** EXTRACTED TEXT follows **

Cloudwatch monitoring configuration for EC2 and EBS

Cloudwatch

Amazon cloudwatch is one of the services provided by AWS for monitoring the cloud and application resources that you run on AWS. Through Cloudwatch monitoring you can monitor log files, set alarms, define set of actions to carry out automatically during an occurrence of an alert. You can even set cloudwatch to monitor logs generated by your application.

You can use cloudwatch for monitoring Amazon EC2 instances, EBS (Elastic Block Store) volume, ELB (Elastic Load Balancer), SQS (Simple Queue Service), DynamoDB tables and RDS (Relational Database Service) instances.

Is cloudwatch an alternative for other full fledged monitoring solutions ?

The answer for this depends upon your requirement. If your monitoring requirement is very minimal (CPU Utilization, Disk, Memory etc ) then this should be suffice. But mostly for a much bigger environment that requires more detailed monitoring, you would be needing a full stack integration, either built-in house or via an established full stack monitoring service that makes use of Cloudwatch API.

What we are going to see in this article?

We will be configuring cloudwatch monitoring and alert for EC2 and EBS. We will configure monitoring for CPU, Memory, Disk and EBS volume. To accomplish this we need to complete the below steps

Enable memory, swap, and disk space utilization metrics using perl script ( This does not come as part of default metrics )

Create SNS Topic and Subscribers for alert configuration

Configure cloud watch metrics for alert and event based action

Lets get our hands dirty and see how we can implement this

Enable monitoring for Memory and Disk Utilization

By default EC2 comes up with metrics for the below functions.

CPU Utilization
CPU Credit Usage
CPU Credit Balance
Disk Reads / Operations
Disk Writes / Operations
Network In / Network Packets In
Network Out / Network Packets Out
Status Checks

Excerpt from Cloudwatch Dashboard:

We need to enable EC2 instance to produce metrics for Memory and disk usage that cloudwatch can consume. We can then see the metrics for this just like the ones mentioned above under cloudwatch dashboard. We will be using perl script to accomplish this.

Follow the below steps:

We need additional modules in order for the monitoring to work. We will install those modules first. Login to your EC2 instance and execute the below commands as per the OS.

Red Hat Enterprise Linux:

$ sudo yum install perl-Switch perl-DateTime perl-Sys-Syslog perl-LWP-Protocol-https perl-Digest-SHA -y

$ sudo yum install zip unzip

SUSE Linux Enterprise Server

$ sudo zypper install perl-Switch perl-DateTime

$ sudo zypper install –y “perl(LWP::Protocol::https)”

Ubuntu Server

$ sudo apt-get update

$ sudo apt-get install unzip

$ sudo apt-get install libwww-perl libdatetime-perl

Alright, we are done with the prerequisites for the script. Lets download and configure the script now. Execute the below steps.

$ curl http://aws-cloudwatch.s3.amazonaws.com/downloads/CloudWatchMonitoringScripts-1.2.1.zip -O

$ unzip CloudWatchMonitoringScripts-1.2.1.zip

$ rm CloudWatchMonitoringScripts-1.2.1.zip

$ cd aws-scripts-mon

So we have downloaded and unzipped the zip file which contains the scripts using the above commands. We have than changed directory to aws-scripts-mon which is where the scripts are.

** End of EXTRACTED TEXT **
** DATA FOR ANALYSIS follows **

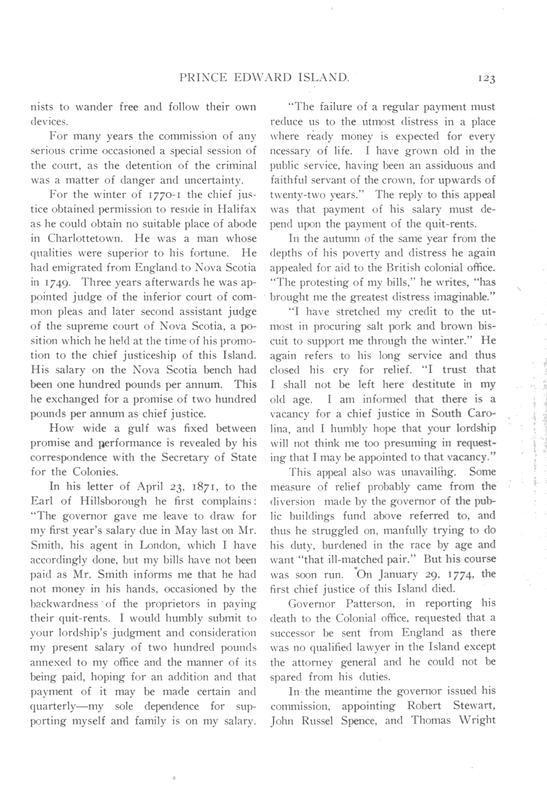 PRINCE EDWARD ISLAND. 123

nists to wander free and follow their own devices.

For many years the commission of any serious crime occasioned a special session of the court, as the detention of the criminal was a matter of danger and uncertainty.

For the winter of 1770-1 the chief justice obtained permission to reside in Halifax as he could obtain no suitable place of abode in Charlottetown. He was a man whose qualities were superior to his fortune. He had emigrated from England to Nova Scotia in 1749. Three years afterwards he was appointed judge of the inferior court of common pleas and later second assistant judge of the supreme court of Nova Scotia, a position which he held at the time of his promotion to the chief justiceship of this Island. His salary on the Nova Scotia bench had been one hundred pounds per annum. This he exchanged for a promise of two hundred pounds per annum as chief justice.

How wide a gulf was fixed between promise and performance is revealed by his correspondence with the Secretary of State for the Colonies.

In his letter of April 23, 1871, to the Earl of Hillsborough he first complains: "The governor gave me leave to draw for my first year's salary due in May last on Mr. Smith, his agent in London, which I have accordingly done, but my bills have not been paid as Mr. Smith informs me that he had not money in his hands, occasioned by the backwardness of the proprietors in paying their quit-rents. I would humbly submit to your lordship's judgment and consideration my present salary of two hundred pounds annexed to my office and the manner of its being paid, hoping for an addition and that payment of it may be made certain and quarterly—my sole dependence for supporting myself and family is on my salary.

"The failure of a regular payment must reduce us to the utmost distress in a place where ready money is expected for every ncessary of life. I have grown old in the public service, having been an assiduous and faithful servant of the crown, for upwards of twenty-two years." The reply to this appeal was that payment of his salary must depend upon the payment of the quit-rents.

In the autumn of the same year from the depths of his poverty and distress he again appealed for aid to the British colonial office. "The protesting of my bills," he writes, "has brought me the greatest distress imaginable."

"I have stretched my credit to the utmost in procuring salt pork and brown biscuit to support me through the winter." He again refers to his long service and thus closed his cry for relief. "I trust that I shall not be left here destitute in my old age. I am informed that there is a vacancy for a chief justice in South Carolina, and I humbly hope that your lordship will not think me too presuming in requesting that I may be appointed to that vacancy."

This appeal also was unavailing. Some measure of relief probably came from the diversion made by the governor of the public buildings fund above referred to, and thus he struggled on, manfully trying to do his duty, burdened in the race by age and want "that ill-matched pair." But his course was soon run. On January 29, 1774, the first chief justice of this Island died.

Governor Patterson, in reporting his death to the Colonial office, requested that a successor be sent from England as there was no qualified lawyer in the Island except the attorney general and he could not be spared from his duties.

In the meantime the governor issued his commission, appointing Robert Stewart, John Russel Spence, and Thomas Wright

** End of DATA FOR ANALYSIS **

__WORK TASK__. In the CloudWatch monitoring guide, which directory holds the monitoring scripts after the zip file is unpacked?

__RESPONSE TO THIS TASK__. aws-scripts-mon